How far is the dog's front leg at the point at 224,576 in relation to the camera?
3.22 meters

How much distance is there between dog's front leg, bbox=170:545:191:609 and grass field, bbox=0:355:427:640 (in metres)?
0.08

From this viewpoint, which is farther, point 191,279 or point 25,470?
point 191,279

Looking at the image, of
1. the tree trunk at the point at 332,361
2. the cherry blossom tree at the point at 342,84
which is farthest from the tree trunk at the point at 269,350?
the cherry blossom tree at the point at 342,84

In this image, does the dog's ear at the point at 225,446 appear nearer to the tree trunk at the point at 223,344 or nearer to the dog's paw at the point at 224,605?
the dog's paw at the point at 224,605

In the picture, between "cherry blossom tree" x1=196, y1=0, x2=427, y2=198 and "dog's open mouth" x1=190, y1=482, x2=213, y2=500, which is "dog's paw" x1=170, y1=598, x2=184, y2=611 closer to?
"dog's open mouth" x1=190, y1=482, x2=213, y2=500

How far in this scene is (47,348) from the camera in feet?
---
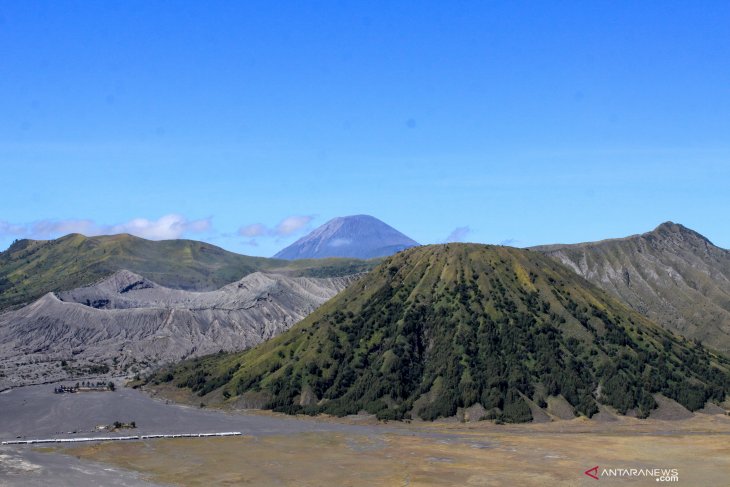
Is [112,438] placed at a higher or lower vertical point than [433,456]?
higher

-- WORK TO DO --
Which lines in the records contain the word "mouth", with case counting? List each of them in full.

-- RESULT OF THIS TASK --
In the picture, between "cherry blossom tree" x1=196, y1=0, x2=427, y2=198 and "dog's open mouth" x1=190, y1=482, x2=213, y2=500, which is "dog's paw" x1=170, y1=598, x2=184, y2=611 closer to?
"dog's open mouth" x1=190, y1=482, x2=213, y2=500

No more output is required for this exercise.